What the exercise asks:
Among the records below, find the line with "Front view of" and the line with "local pakistani people". Set down both and every line between, exactly and with no pictures, but nothing else.

Task material: Begin

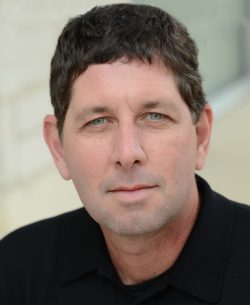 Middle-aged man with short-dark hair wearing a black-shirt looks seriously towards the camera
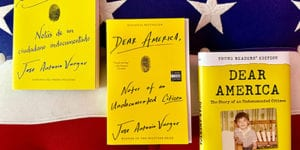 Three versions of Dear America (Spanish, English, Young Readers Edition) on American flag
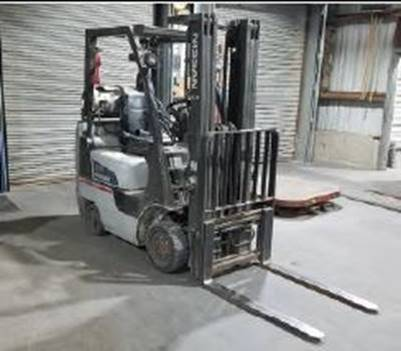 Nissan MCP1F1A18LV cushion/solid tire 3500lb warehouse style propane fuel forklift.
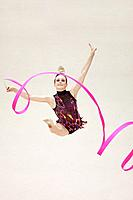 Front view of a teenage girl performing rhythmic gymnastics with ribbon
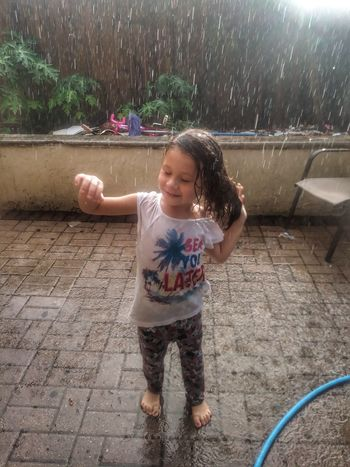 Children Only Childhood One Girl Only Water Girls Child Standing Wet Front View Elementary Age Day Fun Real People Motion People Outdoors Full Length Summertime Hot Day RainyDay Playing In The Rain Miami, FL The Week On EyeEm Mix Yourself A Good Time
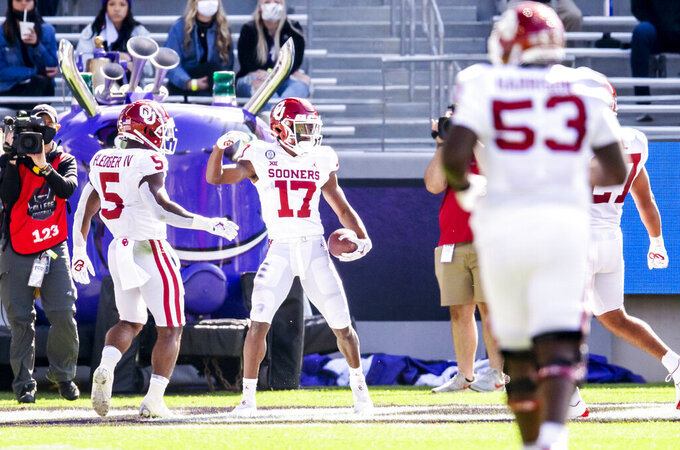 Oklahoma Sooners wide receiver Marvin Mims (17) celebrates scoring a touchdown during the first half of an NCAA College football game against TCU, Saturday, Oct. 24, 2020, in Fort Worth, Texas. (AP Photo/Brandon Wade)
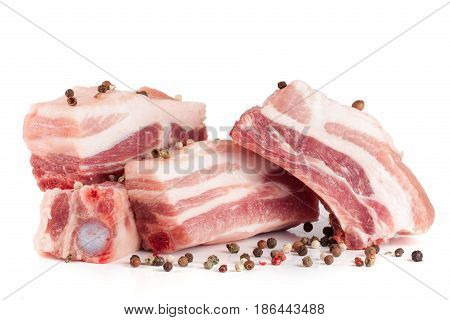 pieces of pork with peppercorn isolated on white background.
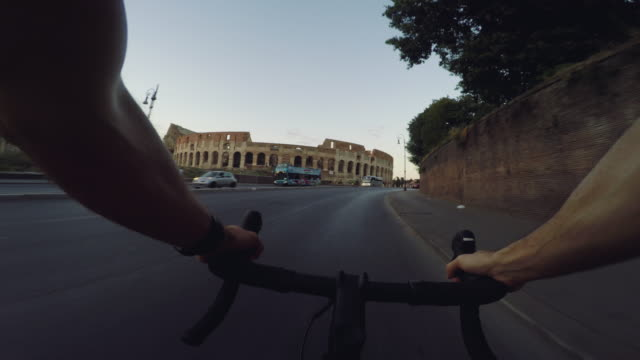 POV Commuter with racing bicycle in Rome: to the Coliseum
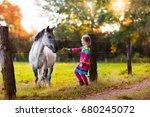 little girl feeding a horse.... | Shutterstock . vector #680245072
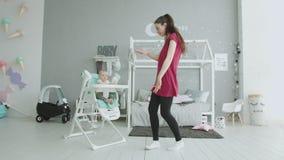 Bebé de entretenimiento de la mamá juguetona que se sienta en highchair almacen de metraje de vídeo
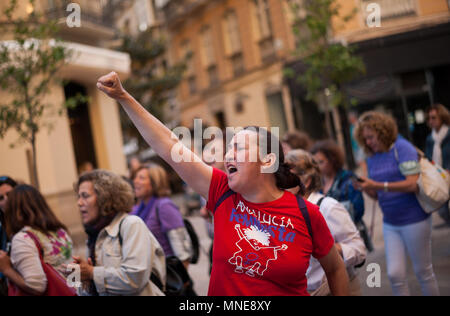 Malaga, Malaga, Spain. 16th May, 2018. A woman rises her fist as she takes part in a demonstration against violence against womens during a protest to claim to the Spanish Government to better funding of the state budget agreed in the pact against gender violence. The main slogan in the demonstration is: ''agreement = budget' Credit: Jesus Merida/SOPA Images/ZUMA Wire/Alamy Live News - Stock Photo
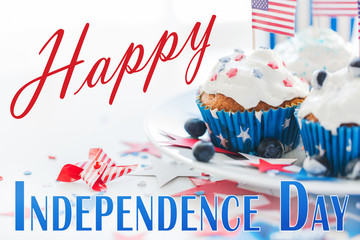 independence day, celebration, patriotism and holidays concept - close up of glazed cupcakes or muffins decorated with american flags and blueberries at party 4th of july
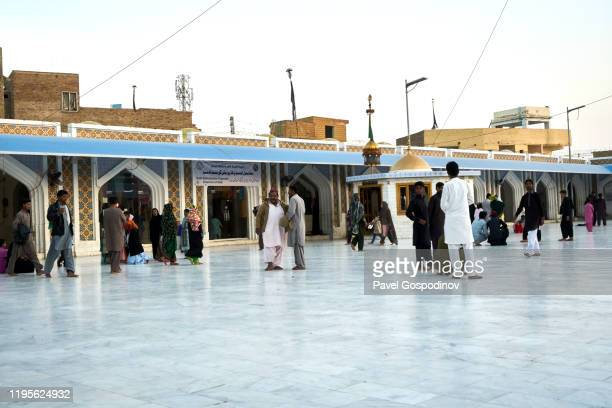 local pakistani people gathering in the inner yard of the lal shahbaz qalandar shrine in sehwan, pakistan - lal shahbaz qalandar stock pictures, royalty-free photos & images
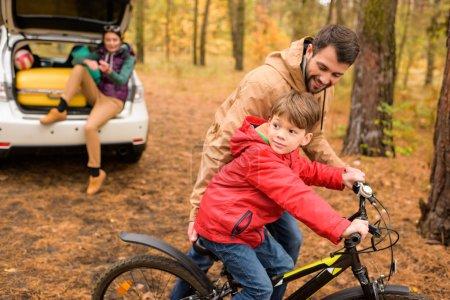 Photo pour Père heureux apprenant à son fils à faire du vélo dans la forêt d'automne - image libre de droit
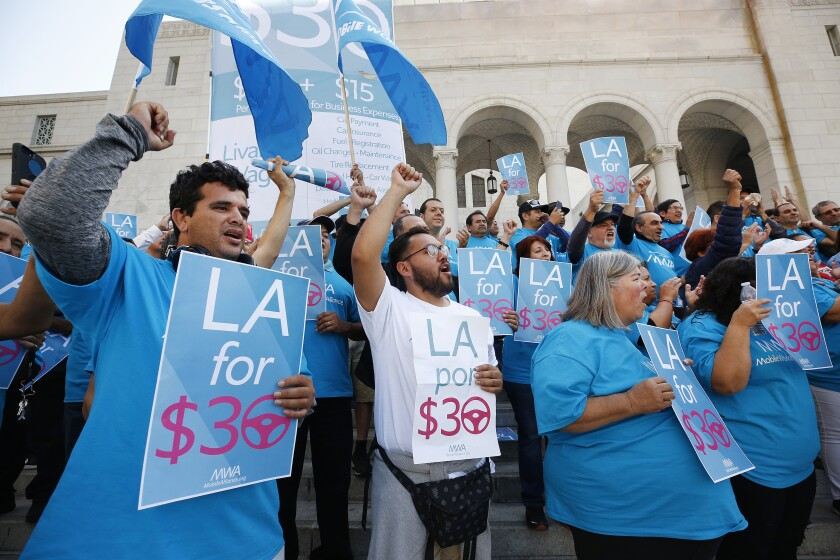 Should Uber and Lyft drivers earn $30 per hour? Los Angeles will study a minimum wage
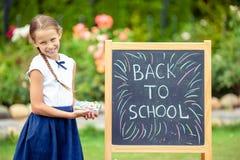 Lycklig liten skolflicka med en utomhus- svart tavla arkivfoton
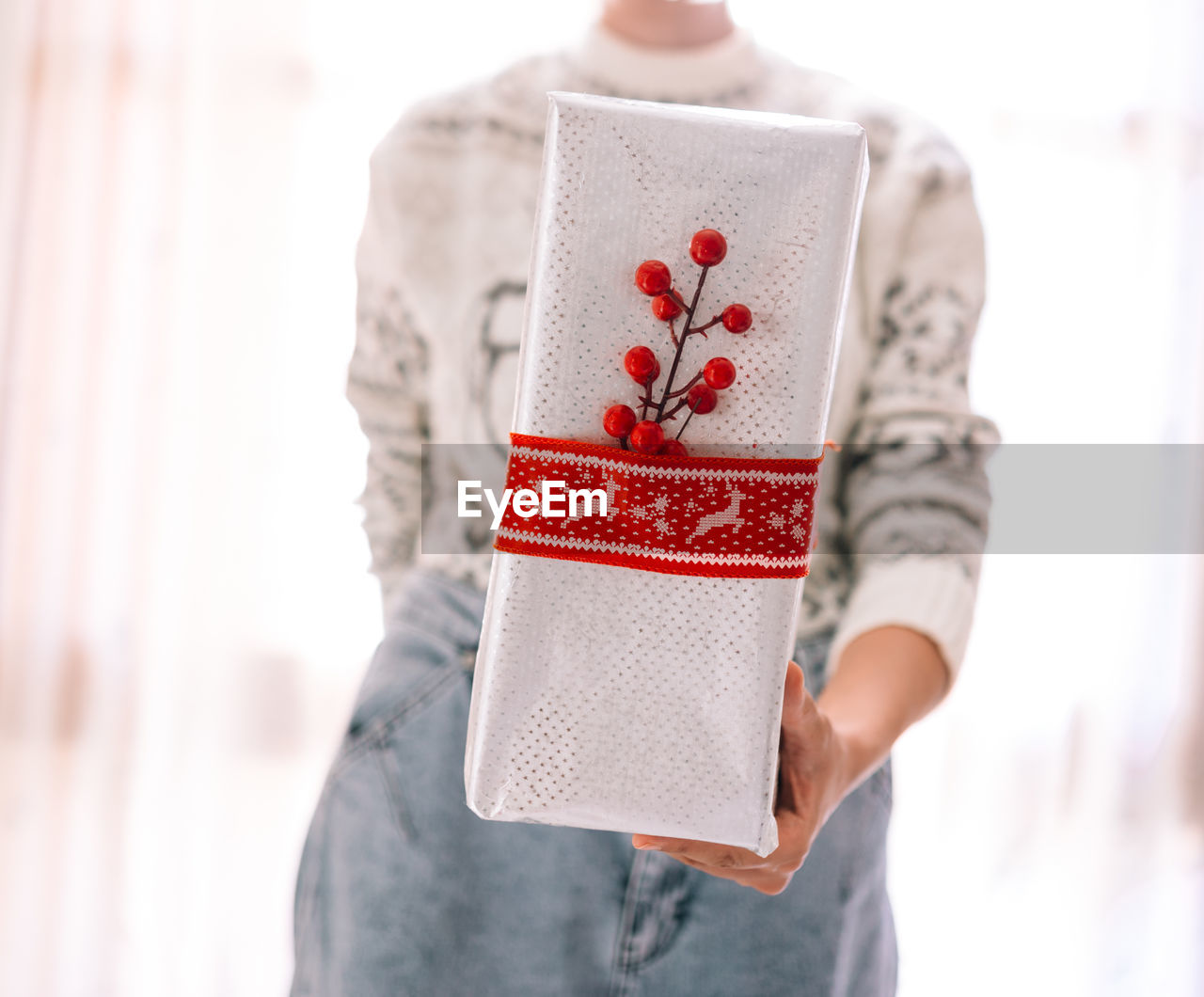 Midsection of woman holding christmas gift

Task material: End

Response box:
 Front view of a teenage girl performing rhythmic gymnastics with ribbon
 Children Only Childhood One Girl Only Water Girls Child Standing Wet Front View Elementary Age Day Fun Real People Motion People Outdoors Full Length Summertime Hot Day RainyDay Playing In The Rain Miami, FL The Week On EyeEm Mix Yourself A Good Time
 Oklahoma Sooners wide receiver Marvin Mims (17) celebrates scoring a touchdown during the first half of an NCAA College football game against TCU, Saturday, Oct. 24, 2020, in Fort Worth, Texas. (AP Photo/Brandon Wade)
 pieces of pork with peppercorn isolated on white background.
 POV Commuter with racing bicycle in Rome: to the Coliseum
 little girl feeding a horse.... | Shutterstock . vector #680245072
 Bebé de entretenimiento de la mamá juguetona que se sienta en highchair almacen de metraje de vídeo
 Malaga, Malaga, Spain. 16th May, 2018. A woman rises her fist as she takes part in a demonstration against violence against womens during a protest to claim to the Spanish Government to better funding of the state budget agreed in the pact against gender violence. The main slogan in the demonstration is: ''agreement = budget' Credit: Jesus Merida/SOPA Images/ZUMA Wire/Alamy Live News - Stock Photo
 independence day, celebration, patriotism and holidays concept - close up of glazed cupcakes or muffins decorated with american flags and blueberries at party 4th of july
 local pakistani people gathering in the inner yard of the lal shahbaz qalandar shrine in sehwan, pakistan - lal shahbaz qalandar stock pictures, royalty-free photos & images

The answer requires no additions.